Day: December 5, 2022

Wang, Ziqian published the artcileBcl-2/MDM2 Dual Inhibitors Based on Universal Pyramid-Like α-Helical Mimetics, COA of Formula: C16H12N2O2, the publication is Journal of Medicinal Chemistry (2016), 59(7), 3152-3162, database is CAplus and MEDLINE.

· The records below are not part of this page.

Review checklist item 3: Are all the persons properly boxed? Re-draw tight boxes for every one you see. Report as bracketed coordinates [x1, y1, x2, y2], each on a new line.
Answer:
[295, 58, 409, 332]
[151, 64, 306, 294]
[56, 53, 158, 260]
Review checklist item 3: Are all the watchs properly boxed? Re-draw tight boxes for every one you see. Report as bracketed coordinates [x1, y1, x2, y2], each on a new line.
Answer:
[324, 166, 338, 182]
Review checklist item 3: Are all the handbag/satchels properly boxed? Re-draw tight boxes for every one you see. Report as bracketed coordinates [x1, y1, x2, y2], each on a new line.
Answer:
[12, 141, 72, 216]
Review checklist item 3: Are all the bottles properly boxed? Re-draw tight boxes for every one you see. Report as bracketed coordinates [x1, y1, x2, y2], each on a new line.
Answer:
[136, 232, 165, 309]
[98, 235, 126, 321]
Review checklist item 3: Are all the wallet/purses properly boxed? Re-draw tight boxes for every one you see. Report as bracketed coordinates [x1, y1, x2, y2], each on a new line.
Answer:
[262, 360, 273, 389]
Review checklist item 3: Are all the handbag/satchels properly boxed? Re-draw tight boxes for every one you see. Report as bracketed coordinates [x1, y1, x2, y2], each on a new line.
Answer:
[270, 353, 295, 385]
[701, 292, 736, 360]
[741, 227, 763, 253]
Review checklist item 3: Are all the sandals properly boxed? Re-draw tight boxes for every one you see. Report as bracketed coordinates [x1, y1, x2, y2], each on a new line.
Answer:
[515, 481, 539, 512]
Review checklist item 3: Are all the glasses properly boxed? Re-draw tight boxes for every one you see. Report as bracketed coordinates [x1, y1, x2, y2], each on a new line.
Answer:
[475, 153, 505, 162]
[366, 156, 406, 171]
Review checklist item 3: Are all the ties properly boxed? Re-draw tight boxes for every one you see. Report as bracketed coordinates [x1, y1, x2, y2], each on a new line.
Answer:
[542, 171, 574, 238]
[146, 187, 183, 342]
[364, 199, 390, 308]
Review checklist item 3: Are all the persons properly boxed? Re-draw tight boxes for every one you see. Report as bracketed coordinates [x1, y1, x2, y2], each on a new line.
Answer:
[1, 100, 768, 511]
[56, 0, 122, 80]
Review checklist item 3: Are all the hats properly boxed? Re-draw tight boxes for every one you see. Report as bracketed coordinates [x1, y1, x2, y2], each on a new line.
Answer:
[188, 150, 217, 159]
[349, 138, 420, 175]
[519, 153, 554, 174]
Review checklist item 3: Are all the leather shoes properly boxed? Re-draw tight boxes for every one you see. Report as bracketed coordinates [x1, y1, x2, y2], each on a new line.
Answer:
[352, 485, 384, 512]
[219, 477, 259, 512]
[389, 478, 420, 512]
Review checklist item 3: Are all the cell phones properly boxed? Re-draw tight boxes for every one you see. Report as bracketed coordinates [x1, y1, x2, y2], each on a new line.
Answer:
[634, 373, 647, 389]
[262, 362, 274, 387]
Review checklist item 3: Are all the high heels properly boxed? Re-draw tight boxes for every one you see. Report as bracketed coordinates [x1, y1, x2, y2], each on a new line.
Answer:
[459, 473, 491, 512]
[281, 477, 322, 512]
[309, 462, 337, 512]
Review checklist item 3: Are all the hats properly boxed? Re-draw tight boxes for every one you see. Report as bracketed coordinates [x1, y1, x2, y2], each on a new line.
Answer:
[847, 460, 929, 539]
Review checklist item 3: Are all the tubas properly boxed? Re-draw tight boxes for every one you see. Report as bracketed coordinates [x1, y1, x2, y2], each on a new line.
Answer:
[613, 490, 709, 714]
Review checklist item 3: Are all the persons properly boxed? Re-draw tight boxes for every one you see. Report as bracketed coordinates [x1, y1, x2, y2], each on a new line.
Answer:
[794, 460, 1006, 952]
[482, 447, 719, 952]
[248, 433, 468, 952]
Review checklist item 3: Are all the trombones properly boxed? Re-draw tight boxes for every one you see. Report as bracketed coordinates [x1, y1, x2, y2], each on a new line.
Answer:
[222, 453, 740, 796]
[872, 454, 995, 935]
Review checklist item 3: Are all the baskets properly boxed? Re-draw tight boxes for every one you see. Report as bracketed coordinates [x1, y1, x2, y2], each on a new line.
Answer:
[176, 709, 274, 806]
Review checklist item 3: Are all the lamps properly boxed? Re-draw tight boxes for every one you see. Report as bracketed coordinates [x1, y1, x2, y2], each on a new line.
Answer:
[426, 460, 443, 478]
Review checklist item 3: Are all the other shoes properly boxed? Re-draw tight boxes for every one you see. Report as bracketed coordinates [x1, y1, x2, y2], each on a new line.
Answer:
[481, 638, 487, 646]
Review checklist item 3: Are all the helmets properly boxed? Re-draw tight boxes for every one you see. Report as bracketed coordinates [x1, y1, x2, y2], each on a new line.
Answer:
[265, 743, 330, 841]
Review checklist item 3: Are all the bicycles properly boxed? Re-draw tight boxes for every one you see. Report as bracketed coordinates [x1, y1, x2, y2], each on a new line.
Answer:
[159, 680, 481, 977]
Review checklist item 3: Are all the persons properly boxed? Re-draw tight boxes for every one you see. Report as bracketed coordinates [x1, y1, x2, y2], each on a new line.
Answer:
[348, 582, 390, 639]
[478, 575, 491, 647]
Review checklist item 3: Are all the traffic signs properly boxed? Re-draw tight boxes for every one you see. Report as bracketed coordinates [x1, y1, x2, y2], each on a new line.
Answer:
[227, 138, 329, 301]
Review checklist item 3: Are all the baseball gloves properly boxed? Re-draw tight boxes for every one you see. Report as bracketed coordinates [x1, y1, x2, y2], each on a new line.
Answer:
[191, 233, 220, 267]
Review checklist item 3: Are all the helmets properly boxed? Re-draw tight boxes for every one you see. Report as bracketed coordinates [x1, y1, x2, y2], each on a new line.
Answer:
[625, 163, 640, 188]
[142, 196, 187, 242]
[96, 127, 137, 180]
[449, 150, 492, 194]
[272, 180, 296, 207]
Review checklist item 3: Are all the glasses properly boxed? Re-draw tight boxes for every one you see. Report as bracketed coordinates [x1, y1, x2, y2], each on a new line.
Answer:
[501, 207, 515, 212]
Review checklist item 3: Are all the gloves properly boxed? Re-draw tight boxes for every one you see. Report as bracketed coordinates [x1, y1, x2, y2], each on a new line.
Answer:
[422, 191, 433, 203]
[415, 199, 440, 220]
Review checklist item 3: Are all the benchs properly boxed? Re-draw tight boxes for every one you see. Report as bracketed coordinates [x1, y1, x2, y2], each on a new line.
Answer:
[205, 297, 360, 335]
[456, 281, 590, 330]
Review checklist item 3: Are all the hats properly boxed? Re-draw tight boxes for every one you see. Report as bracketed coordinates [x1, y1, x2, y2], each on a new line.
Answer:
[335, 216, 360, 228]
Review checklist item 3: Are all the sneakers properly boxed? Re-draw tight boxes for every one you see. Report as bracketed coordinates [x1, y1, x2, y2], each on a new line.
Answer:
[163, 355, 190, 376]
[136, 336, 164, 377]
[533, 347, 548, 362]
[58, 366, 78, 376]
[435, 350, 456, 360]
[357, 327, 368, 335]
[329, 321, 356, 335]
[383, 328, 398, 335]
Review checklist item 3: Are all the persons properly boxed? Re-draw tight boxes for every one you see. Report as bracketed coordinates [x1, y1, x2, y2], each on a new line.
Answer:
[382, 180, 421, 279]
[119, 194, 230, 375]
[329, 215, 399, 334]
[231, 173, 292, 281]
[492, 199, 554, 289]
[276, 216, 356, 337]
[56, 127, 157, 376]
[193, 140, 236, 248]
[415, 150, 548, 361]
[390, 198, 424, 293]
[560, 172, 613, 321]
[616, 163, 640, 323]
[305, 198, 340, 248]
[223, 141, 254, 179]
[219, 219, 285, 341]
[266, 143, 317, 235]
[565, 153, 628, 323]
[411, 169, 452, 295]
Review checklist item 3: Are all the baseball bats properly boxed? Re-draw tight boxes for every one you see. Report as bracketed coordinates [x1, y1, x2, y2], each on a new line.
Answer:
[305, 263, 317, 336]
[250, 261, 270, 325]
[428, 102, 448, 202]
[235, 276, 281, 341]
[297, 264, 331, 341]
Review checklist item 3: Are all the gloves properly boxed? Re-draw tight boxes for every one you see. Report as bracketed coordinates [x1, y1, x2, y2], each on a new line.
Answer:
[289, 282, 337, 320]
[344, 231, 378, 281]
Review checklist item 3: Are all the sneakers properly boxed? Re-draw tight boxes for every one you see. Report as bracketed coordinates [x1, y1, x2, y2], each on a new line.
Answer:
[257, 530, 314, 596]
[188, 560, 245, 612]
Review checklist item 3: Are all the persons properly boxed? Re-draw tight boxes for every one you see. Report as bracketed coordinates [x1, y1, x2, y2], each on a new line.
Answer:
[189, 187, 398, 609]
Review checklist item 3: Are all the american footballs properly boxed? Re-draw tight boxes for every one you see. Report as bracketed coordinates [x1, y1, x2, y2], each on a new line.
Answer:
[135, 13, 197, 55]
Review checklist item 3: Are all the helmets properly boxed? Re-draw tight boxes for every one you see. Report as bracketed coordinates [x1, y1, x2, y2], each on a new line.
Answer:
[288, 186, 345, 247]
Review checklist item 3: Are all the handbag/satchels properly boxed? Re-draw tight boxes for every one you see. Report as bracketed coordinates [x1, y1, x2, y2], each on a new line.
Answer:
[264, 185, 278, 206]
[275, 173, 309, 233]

No α-helical mimetic that exhibits Bcl-2/MDM2 dual inhibition has been rationally designed due to the different helicities of the α-helixes at their binding interfaces. Herein, the authors extracted a one-turn α-helix-mimicking ortho-triarene unit from o-phenylene foldamers. Linking benzamide substrates with a rotatable C-N bond, the authors constructed a novel semirigid pyramid-like scaffold that could support its two-turn α-helix mimicry without aromatic stacking interactions and could adopt the different dihedral angles of the key residues of p53 and BH3-only peptides. On the basis of this universal scaffold, a series of substituent groups were installed to capture the key residues of both p53TAD and BimBH3 and balance the differences of the bulks between them. Identified by FP, ITC, and NMR spectroscopy, compound I that directly binds to Mcl-1, Bcl-2, and MDM2 with balanced submicromolar affinities was obtained. Cell-based experiments demonstrated its antitumor ability through Bcl-2/MDM2 dual inhibition simultaneously.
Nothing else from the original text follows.